What Happens When Something Gets Confiscated

Worth knowing: confiscated liquids do not go anywhere useful. They go in a bin, then trash. There’s no “mail it to yourself” program at most airports, though a few international hubs (notably Changi in Singapore) do allow you to check a bag at the last minute if you discover the issue before the screening lane. In the US, TSA does allow you to go back to the airline counter and check a bag if you catch it in time — but this eats time and money (checked bag fees apply), so it’s a last resort, not a plan.

If you feel an item was wrongly confiscated, you can file a complaint with TSA at TSA.gov, but realistically, this is for systemic feedback rather than item recovery. The item is gone.

Evolving Tech: Will CT Scanners Eventually Kill the 100ml Rule?

This is the genuinely interesting question for 2025 and beyond. CT (Computed Tomography) scanners can analyze the density and molecular composition of liquids, theoretically making the volume-based rule obsolete — the scanner just flags dangerous substances regardless of quantity. The technology works. The challenge is cost, throughput speed, and global standardization across thousands of airports with wildly different budgets.

The TSA has been deploying CT scanners incrementally since 2019, and as of 2025, they’re present at most major US airports — but the 100ml rule remains in force regardless, because TSA policy hasn’t caught up with the hardware rollout. The EU’s CT pilot programs hit the same policy-lag problem.
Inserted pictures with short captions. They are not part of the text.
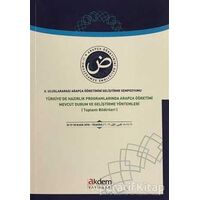 2. Uluslararası Arapça Öğretimini Geliştirme Sempozyumu - Nurgül Karahan - Akdem Yayınları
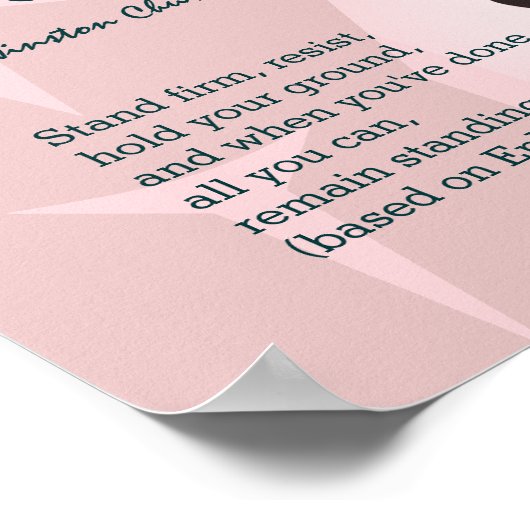 NEVER GIVE IN Churchill | STAND FIRM Ephesians 6 Poster (Ecke)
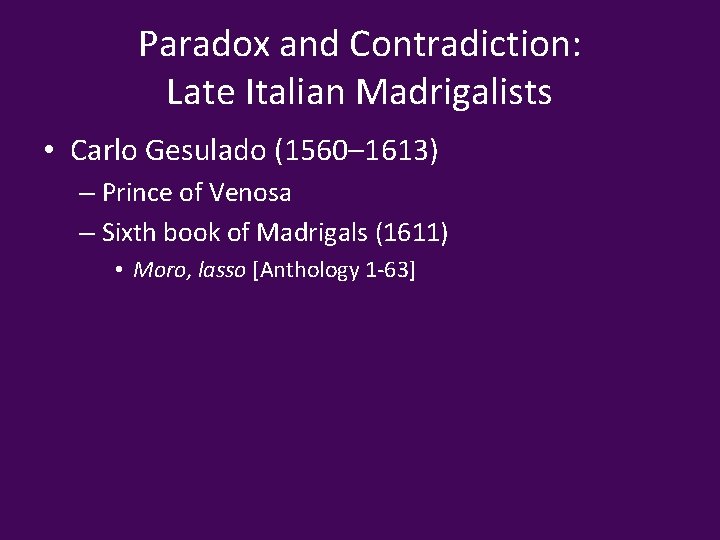 Paradox and Contradiction: Late Italian Madrigalists • Carlo Gesulado (1560– 1613) – Prince of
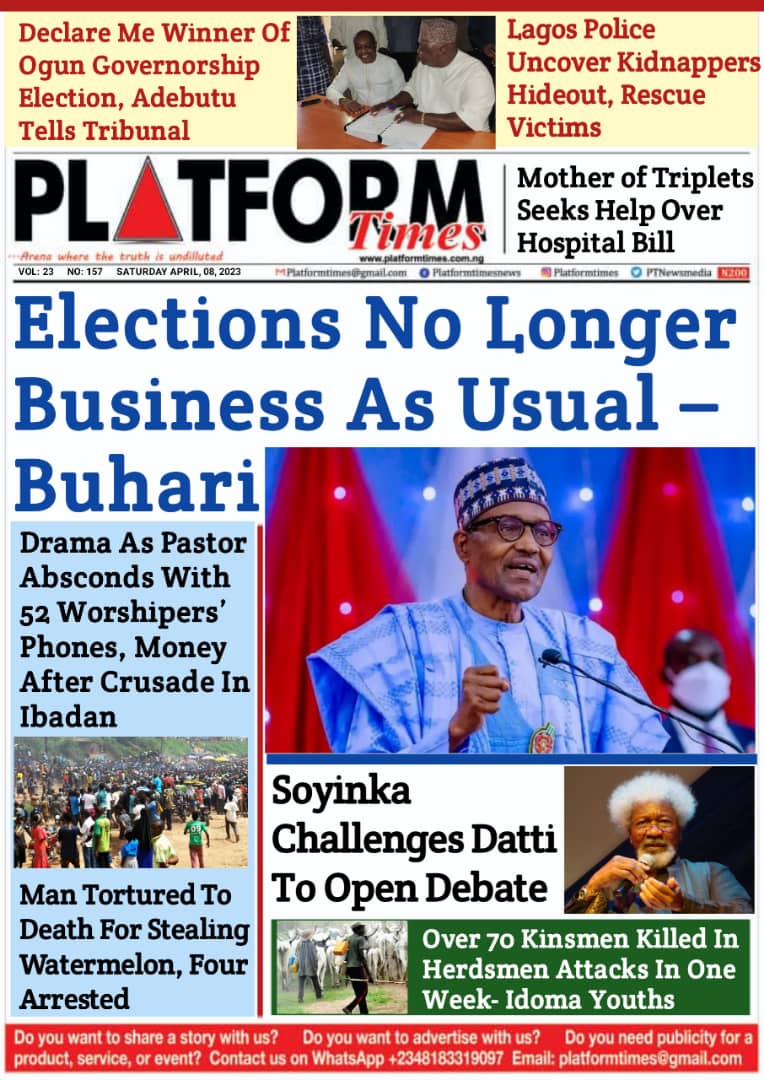 PTnewsmedia's tweet image. Today on Platform Times Newspaper, April 8th, 2023. Visit platformtimes.com.ng for many more stories.

#NigeriaDecides2023
#ogundecides2023
#INECElectionResult 
#Herdsmen 

@MBuhari 
@WoleSoyinkaa 
@dattibabaahmed 
@ladiadebutu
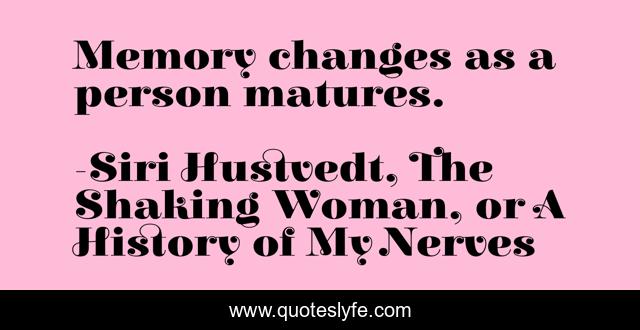 Memory changes as a person matures.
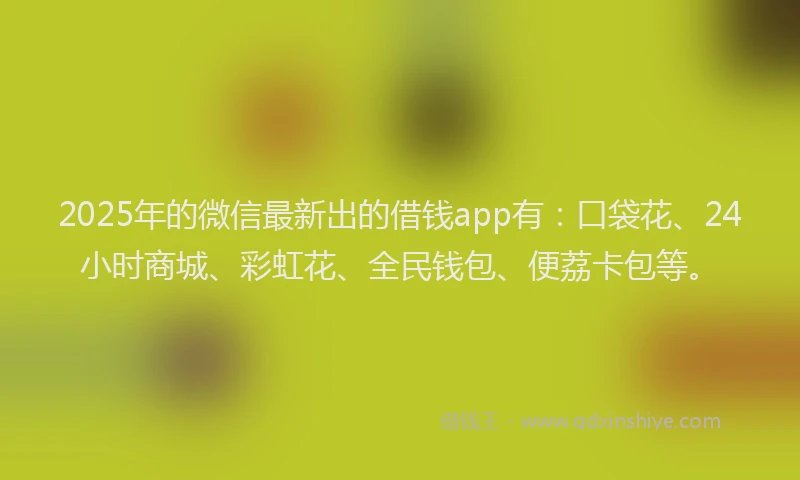 2025年的微信最新出的借钱app有：口袋花、24小时商城、彩虹花、全民钱包、便荔卡包等。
Realistically, expect the 100ml rule to remain the global standard through at least 2027, with possible regional exceptions emerging on a case-by-case basis.

So for now, the answer is: pack like the rule exists everywhere, verify any exceptions for your specific route, and don’t rely on what you read in 2023.

💬 Quick thought before your next pack: The 100ml rule feels arbitrary until you realize it’s one of those friction points where 10 minutes of prep genuinely eliminates a stressful moment. Swap one or two items to solid format, get a proper labeled travel bottle set, and keep that quart bag in a dedicated pocket. Do it once, and it becomes automatic. Your future self at 5:30am security will thank you.